Irene: Hurricane Threatening to Become East Coast Storm of a Lifetime
Hurricane Irene is shaping up to become the U.S. east coast storm of a lifetime. Officials say Irene poses an extreme threat to areas from North Carolina to to southern New England through the end of the weekend. The major Category 3 storm has the potential to further strengthen before making landfall, and major metropolitan areas from Norfolk to New York and Boston face a threat of rare storm potency.
As millions of residents up and down the U.S. east coast flocked to grocery stores, stocking up on food staples, batteries, and portable lights and generators, Irene continued to plod toward the Carolinas as a potentially devastating storm. Flights were being canceled in North Carolina and residents were being evacuated from the Outer Banks and other exposed, low-lying coastal areas.

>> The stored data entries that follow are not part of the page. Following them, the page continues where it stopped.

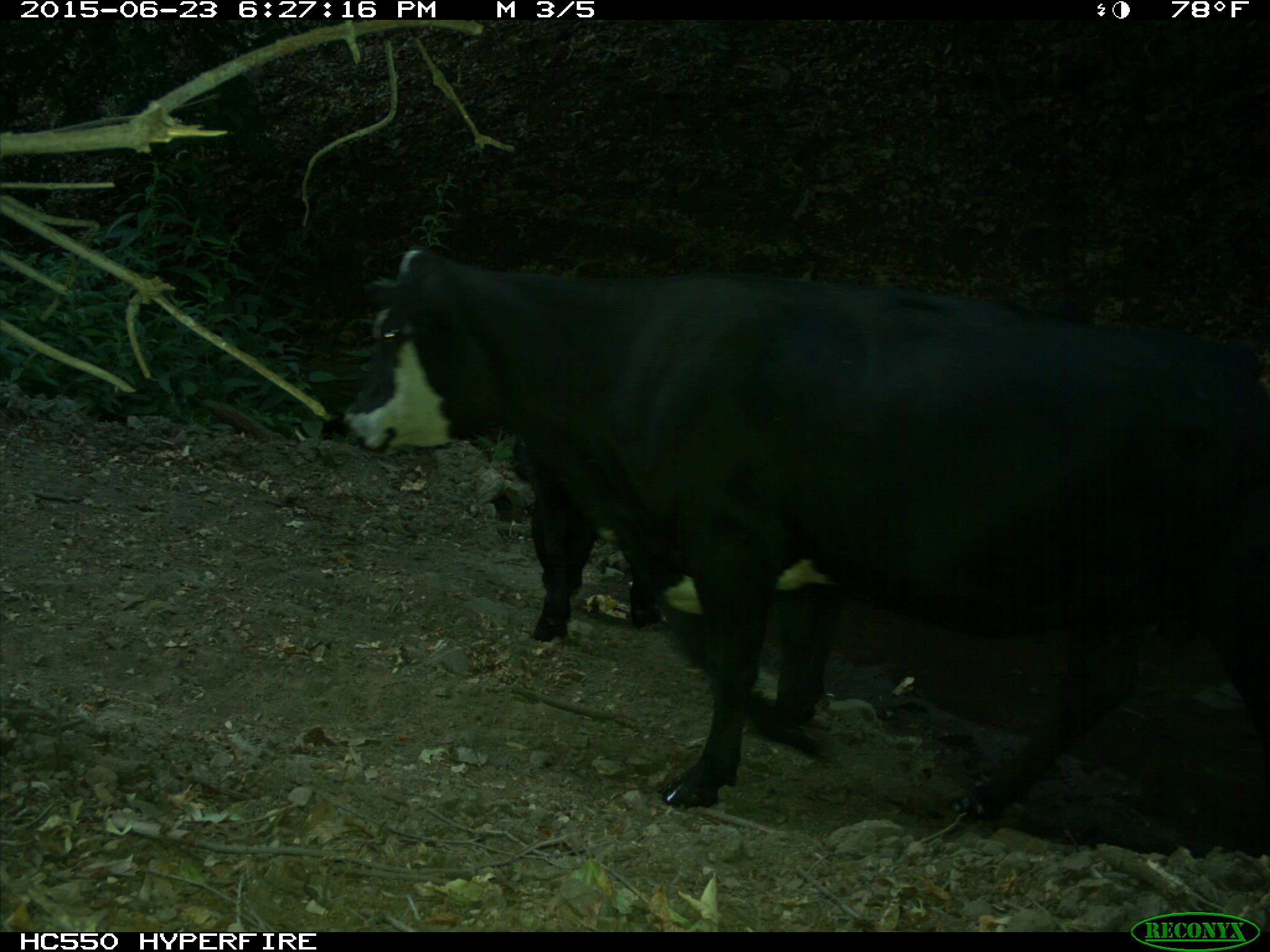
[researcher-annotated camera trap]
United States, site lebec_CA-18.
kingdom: Animalia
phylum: Chordata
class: Mammalia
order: Artiodactyla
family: Bovidae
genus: Bos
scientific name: Bos taurus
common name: domestic cow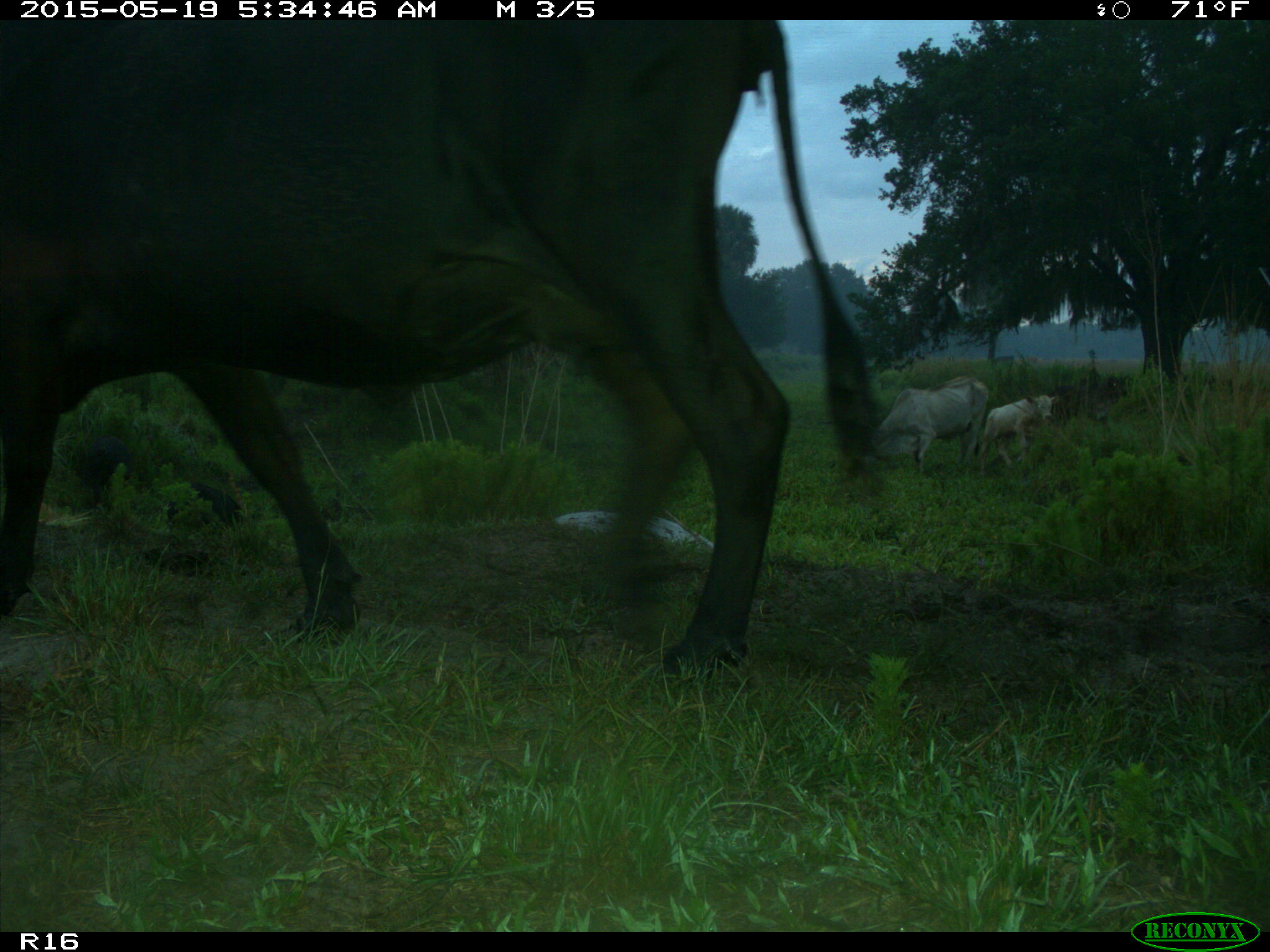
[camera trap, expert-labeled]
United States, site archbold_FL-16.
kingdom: Animalia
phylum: Chordata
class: Mammalia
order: Artiodactyla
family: Suidae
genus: Sus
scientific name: Sus scrofa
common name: wild boar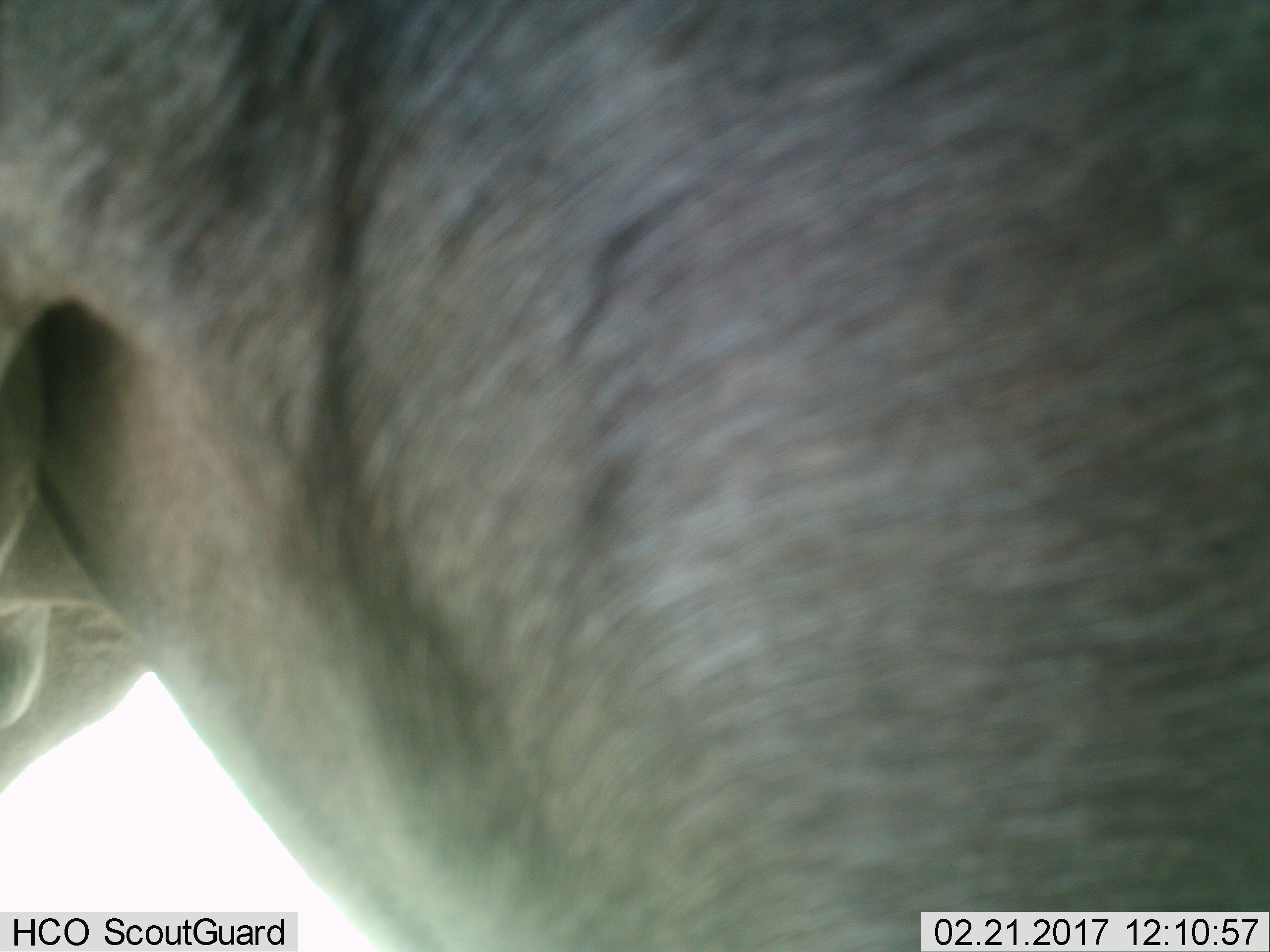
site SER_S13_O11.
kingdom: Animalia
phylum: Chordata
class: Mammalia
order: Artiodactyla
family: Bovidae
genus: Connochaetes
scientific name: Connochaetes taurinus taurinus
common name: blue wildebeest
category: wildebeestblue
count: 1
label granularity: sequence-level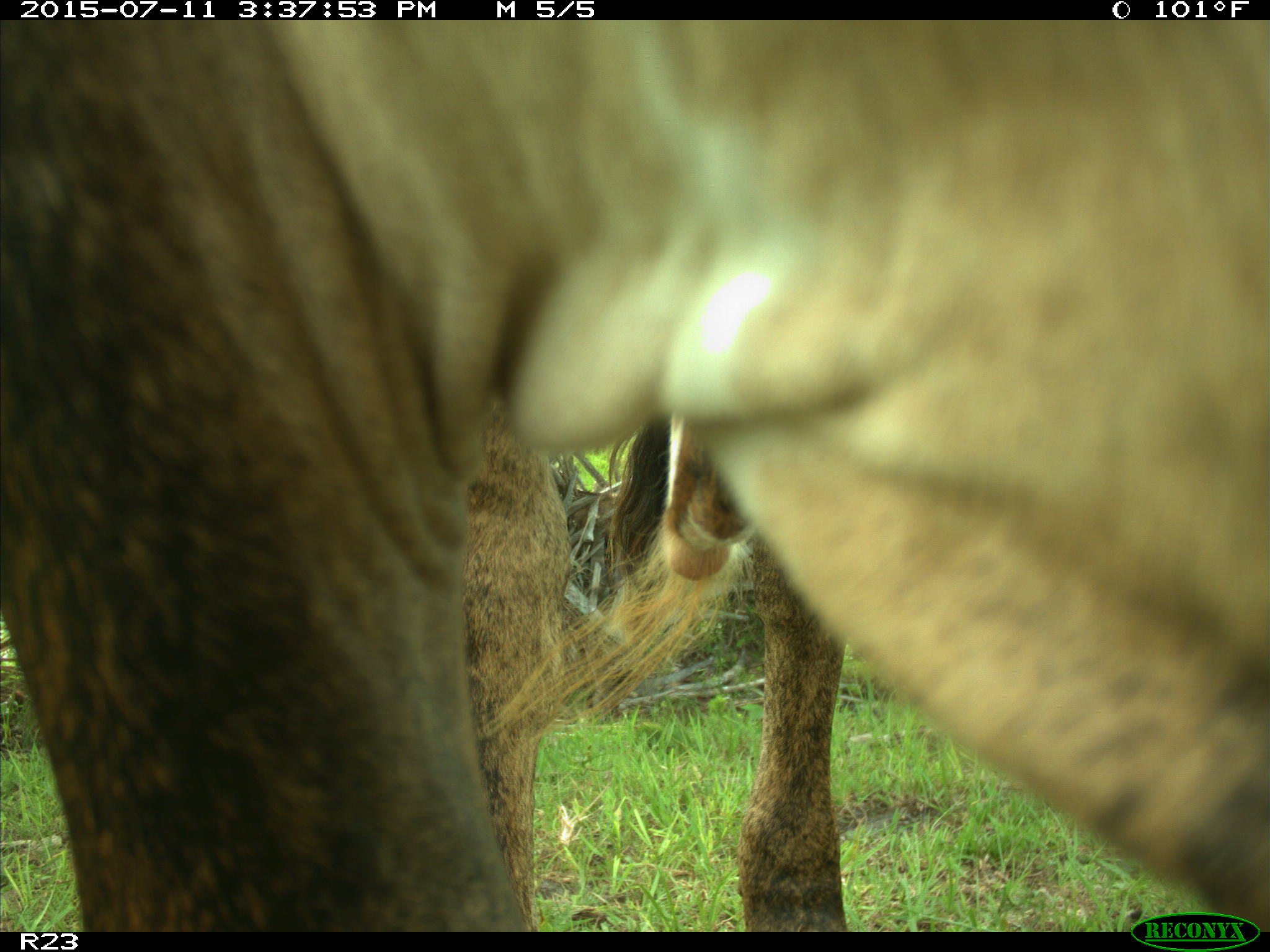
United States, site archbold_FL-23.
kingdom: Animalia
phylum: Chordata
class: Mammalia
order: Artiodactyla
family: Bovidae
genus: Bos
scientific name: Bos taurus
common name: domestic cow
Bos taurus (domestic cow).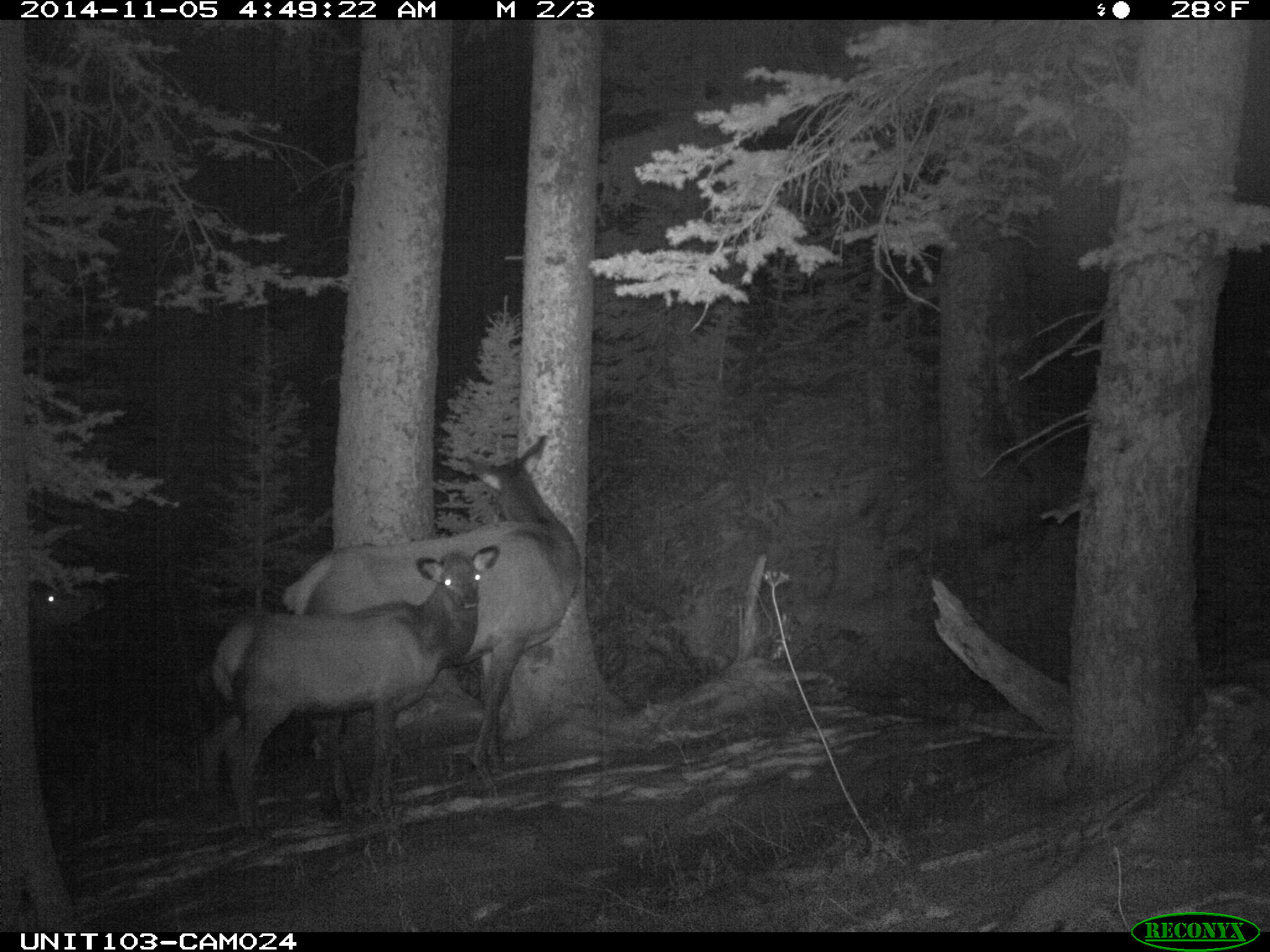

This is everything a hurricane can be, and it's on one of those worse-case tracks for the East Coast, Dennis Feltgen, a spokesman for the National Hurricane Center, told NPR.
States of emergency were declared Thursday from North Carolina and Virginia to New Jersey and New York as officials planned for what was shaping up as an east coast storm for the ages. New Jersey Gov. Chris Christie called approaching Hurricane Irene a serious, significant event.
Irene, packing winds in excess of 115 miles per hour with hurricane force winds extending far from the eye, is threatening to become the first major hurricane to hit the East Coast since Wilma struck Florida in 2005. Hurricane Ike was the last storm to make U.S. landfall, in 2008. And Irene is no small matter, powerful in size and force.
North Carolina was under a hurricane watch late Thursday, and emergency officials were expanding evacuation orders to include more than 200,000 tourists and locals in three coastal communities in the Outer Banks.
Major Hurricane Irene poses an extraordinary threat and is one that no one has yet experienced from North Carolina to the mid-Atlantic to the Northeast to New England, the Weather Channel said.
Irene will make its closest approach to North Carolina by late Friday night and heavy rainfall is possible as far west as central North Carolina and north-central South Carolina. The storm is likely to remain at Category 2 strength or stronger by Sunday as it moves up the east coast, possibly making a direct hit in New York City, America's largest metropolitan area.
The last big hurricane to hit New York was in 1938, when a Category 3 storm struck Long Island.
But that historic event could be rivaled by Irene, poised to arrive in the northeast by late Sunday at hurricane force, with winds possibly in excess of 100 miles per hour. Major metropolitan areas like New York are facing threats of flooding, downed trees and power lines and major power outages.